Directions.
In the forum thread comparing opera composers, what legend about Beethoven does AmericanGesamtkunstwerk mention having heard?

# Who was the better opera composer?



## obwan (Oct 24, 2011)

Whose your pick? One of them wrote many more operas, the other's only opera didn't suck.


----------



## ComposerOfAvantGarde (Dec 2, 2011)

I chose Glass because his style is very suited to opera. His operas in my opinion are far superior to Fidelio anyway. I think is a rather silly poll as I can't imagine many people would choose Beethoven _as an opera composer_ to Glass. Opera wasn't suited to Beethoven and he admitted that he found it difficult composing one. Glass on the other hand is well at home with the genre.


----------



## AmericanGesamtkunstwerk (May 9, 2011)

it is very challenging for me though...

on the one hand, one couldn't possibly ever vote glass over Beethoven.

On the other, Glass has some *magnificent new theater* under his hand and this is an opera question and where would we be without Fidelio? not too different a place.

I heard a legend that Beethoven considered doing Hamlet. I just couldn't cope with that I think that would just be too much.


----------



## obwan (Oct 24, 2011)

This is quite interesting. I actually intended this poll to be over the top. I thought just for fun, what two composers could I pit against each other that would be a ridiculous comparison. But it's having different results than I had expected. I guess I'll force myself to go to the next glass opera I can, (I had intended out of curiosity to see the Mets Live IN HD last season of satragaha, but I had been pressed for both time & money and decided i'll just rent a dvd from a library or something). But Glass beating Beethoven? Seriously? Or is this a joke on me? Maybe some of you are assuming that I'm a troll. That I'm the same guy that posted the poll pitting mozart vs beethoven and wanted to proove myself by posting another poll under another name... Nope. Though I did feel sorry for Beethoven and thats why in the end I did decide to give him an easy match, because my mind Fidelio can't possibly be all that bad? I mean sure its not as great as the magic flute, but its still very accessible and enjoyable. Just look at the production counts around the world between fidelio and all of glass's operas combined. I'm sure Beethoven is winning handily by this stat alone. and then there are the # of performances of each production too.... I think the met only put on 4 performances of Satragaha, and a normal production has like 10-12 performances.... I know its been said in the past about other composers such as Wagner, but I think this forum is full of die hard fanatics with somewhat different tastes (for advant guard etc) than the Opera going public in general.

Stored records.
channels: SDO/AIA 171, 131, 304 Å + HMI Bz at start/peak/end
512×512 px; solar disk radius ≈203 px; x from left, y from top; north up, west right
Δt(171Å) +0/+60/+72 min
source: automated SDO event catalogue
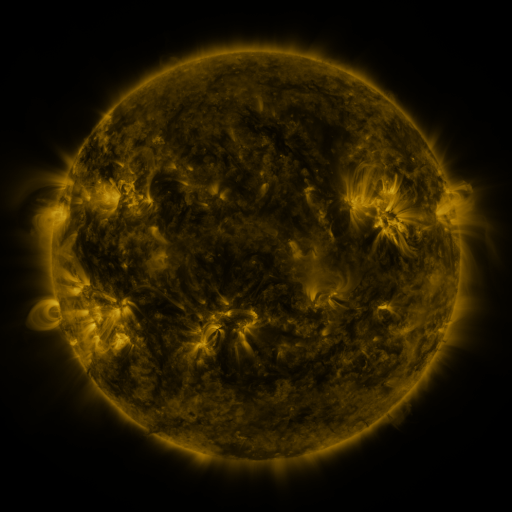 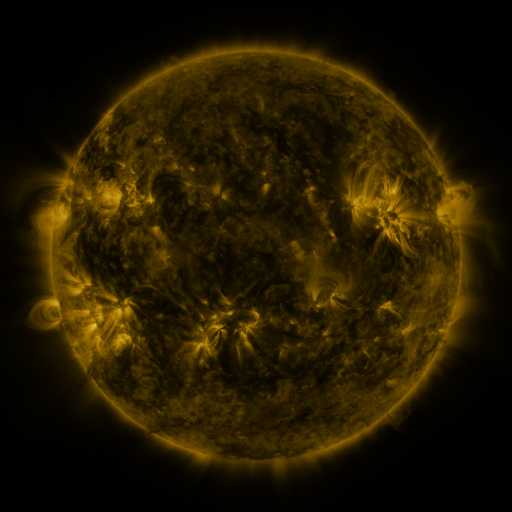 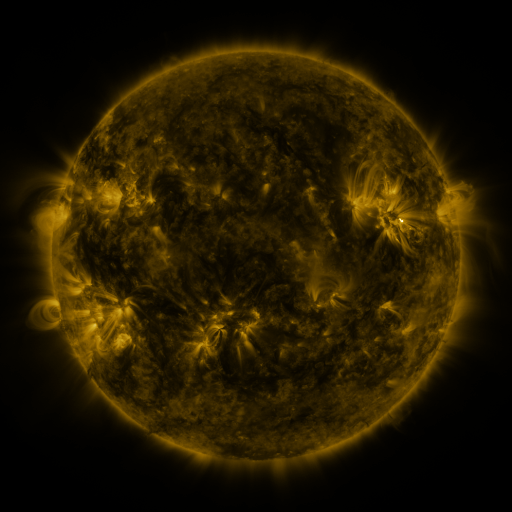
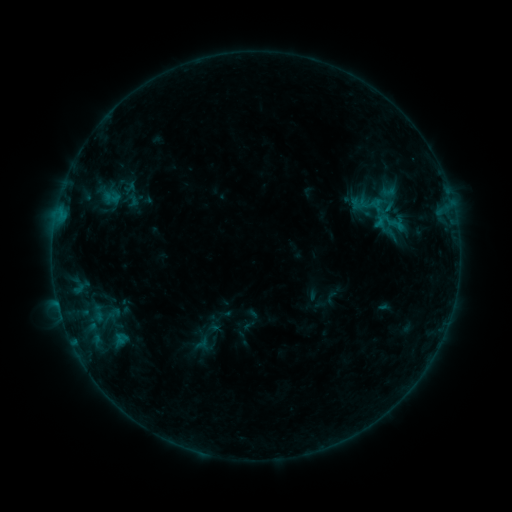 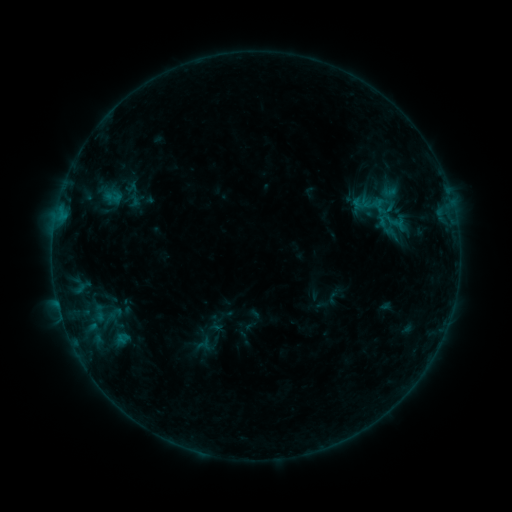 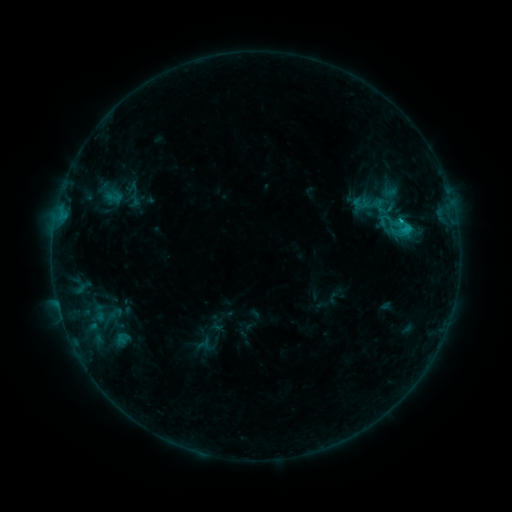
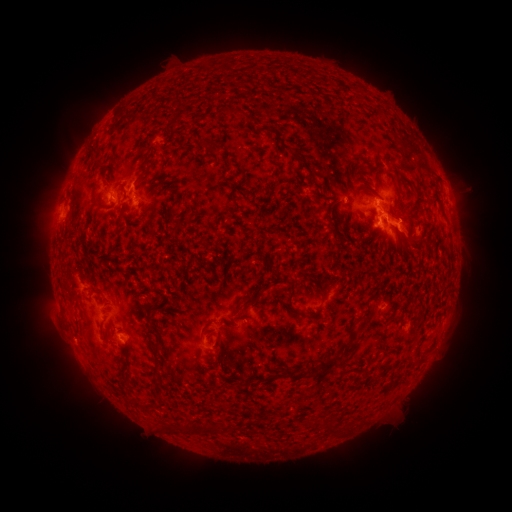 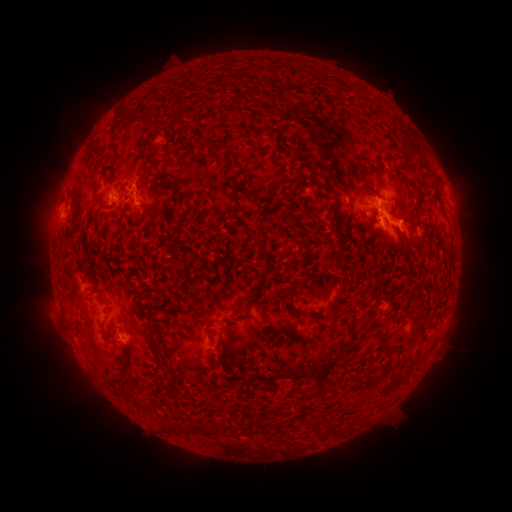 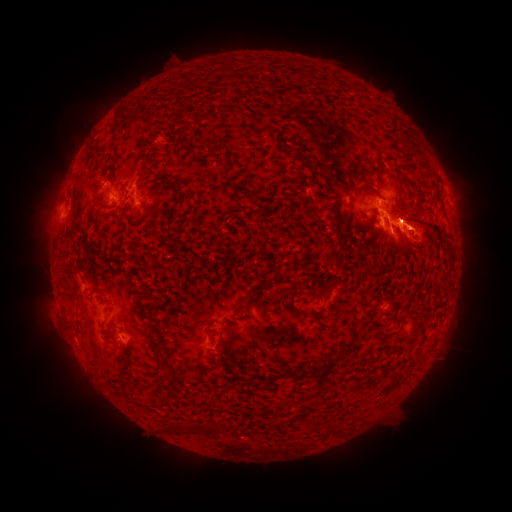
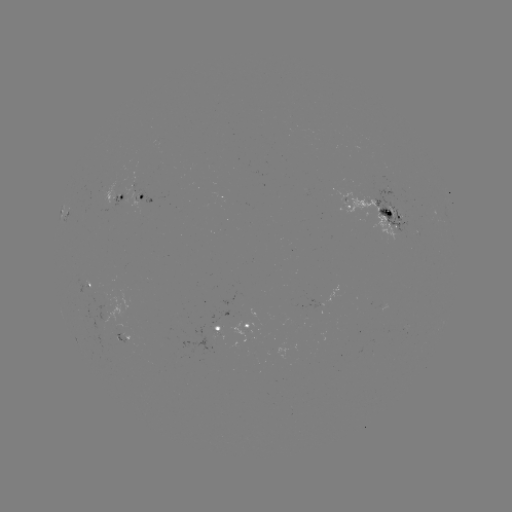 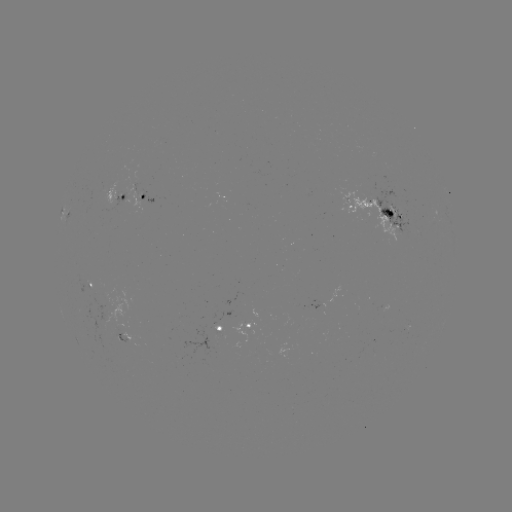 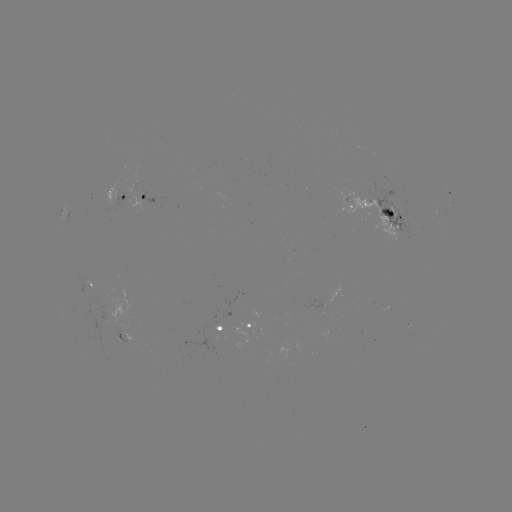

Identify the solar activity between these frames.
emerging-flux region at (103, 332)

Exercise response.
That Beethoven considered doing Hamlet.